[Supplied data]

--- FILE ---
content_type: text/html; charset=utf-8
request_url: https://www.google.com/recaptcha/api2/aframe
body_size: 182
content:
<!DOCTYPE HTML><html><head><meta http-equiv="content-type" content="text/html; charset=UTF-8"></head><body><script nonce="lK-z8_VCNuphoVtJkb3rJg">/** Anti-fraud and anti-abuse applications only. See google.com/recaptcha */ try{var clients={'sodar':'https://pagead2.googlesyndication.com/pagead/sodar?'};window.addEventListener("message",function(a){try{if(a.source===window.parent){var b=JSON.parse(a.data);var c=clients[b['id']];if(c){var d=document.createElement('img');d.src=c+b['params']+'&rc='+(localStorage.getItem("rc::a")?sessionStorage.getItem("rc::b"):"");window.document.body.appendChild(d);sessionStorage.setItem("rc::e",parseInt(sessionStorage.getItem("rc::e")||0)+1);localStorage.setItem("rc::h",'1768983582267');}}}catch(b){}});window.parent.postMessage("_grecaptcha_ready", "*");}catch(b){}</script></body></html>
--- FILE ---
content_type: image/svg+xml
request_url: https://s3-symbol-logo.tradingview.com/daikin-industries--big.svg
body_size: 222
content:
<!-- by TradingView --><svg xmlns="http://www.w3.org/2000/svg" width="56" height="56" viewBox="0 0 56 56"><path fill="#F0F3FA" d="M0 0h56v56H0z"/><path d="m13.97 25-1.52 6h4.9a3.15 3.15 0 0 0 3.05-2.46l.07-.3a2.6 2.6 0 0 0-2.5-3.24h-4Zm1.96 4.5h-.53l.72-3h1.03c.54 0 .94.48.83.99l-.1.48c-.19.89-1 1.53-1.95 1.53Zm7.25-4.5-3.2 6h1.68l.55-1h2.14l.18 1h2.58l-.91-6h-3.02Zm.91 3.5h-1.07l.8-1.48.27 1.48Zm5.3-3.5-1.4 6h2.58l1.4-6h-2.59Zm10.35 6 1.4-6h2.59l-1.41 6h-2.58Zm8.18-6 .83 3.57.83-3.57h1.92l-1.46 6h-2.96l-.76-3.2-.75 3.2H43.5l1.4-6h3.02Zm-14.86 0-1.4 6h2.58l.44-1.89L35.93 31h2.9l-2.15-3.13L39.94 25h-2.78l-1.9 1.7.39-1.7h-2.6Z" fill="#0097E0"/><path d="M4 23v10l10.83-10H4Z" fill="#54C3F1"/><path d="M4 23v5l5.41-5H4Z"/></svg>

[/Supplied data]

#### Exercise directions
Write every record out again exactly.

#### Solution to this problem
--- FILE ---
content_type: text/html; charset=utf-8
request_url: https://www.google.com/recaptcha/api2/aframe
body_size: 182
content:
<!DOCTYPE HTML><html><head><meta http-equiv="content-type" content="text/html; charset=UTF-8"></head><body><script nonce="lK-z8_VCNuphoVtJkb3rJg">/** Anti-fraud and anti-abuse applications only. See google.com/recaptcha */ try{var clients={'sodar':'https://pagead2.googlesyndication.com/pagead/sodar?'};window.addEventListener("message",function(a){try{if(a.source===window.parent){var b=JSON.parse(a.data);var c=clients[b['id']];if(c){var d=document.createElement('img');d.src=c+b['params']+'&rc='+(localStorage.getItem("rc::a")?sessionStorage.getItem("rc::b"):"");window.document.body.appendChild(d);sessionStorage.setItem("rc::e",parseInt(sessionStorage.getItem("rc::e")||0)+1);localStorage.setItem("rc::h",'1768983582267');}}}catch(b){}});window.parent.postMessage("_grecaptcha_ready", "*");}catch(b){}</script></body></html>
--- FILE ---
content_type: image/svg+xml
request_url: https://s3-symbol-logo.tradingview.com/daikin-industries--big.svg
body_size: 222
content:
<!-- by TradingView --><svg xmlns="http://www.w3.org/2000/svg" width="56" height="56" viewBox="0 0 56 56"><path fill="#F0F3FA" d="M0 0h56v56H0z"/><path d="m13.97 25-1.52 6h4.9a3.15 3.15 0 0 0 3.05-2.46l.07-.3a2.6 2.6 0 0 0-2.5-3.24h-4Zm1.96 4.5h-.53l.72-3h1.03c.54 0 .94.48.83.99l-.1.48c-.19.89-1 1.53-1.95 1.53Zm7.25-4.5-3.2 6h1.68l.55-1h2.14l.18 1h2.58l-.91-6h-3.02Zm.91 3.5h-1.07l.8-1.48.27 1.48Zm5.3-3.5-1.4 6h2.58l1.4-6h-2.59Zm10.35 6 1.4-6h2.59l-1.41 6h-2.58Zm8.18-6 .83 3.57.83-3.57h1.92l-1.46 6h-2.96l-.76-3.2-.75 3.2H43.5l1.4-6h3.02Zm-14.86 0-1.4 6h2.58l.44-1.89L35.93 31h2.9l-2.15-3.13L39.94 25h-2.78l-1.9 1.7.39-1.7h-2.6Z" fill="#0097E0"/><path d="M4 23v10l10.83-10H4Z" fill="#54C3F1"/><path d="M4 23v5l5.41-5H4Z"/></svg>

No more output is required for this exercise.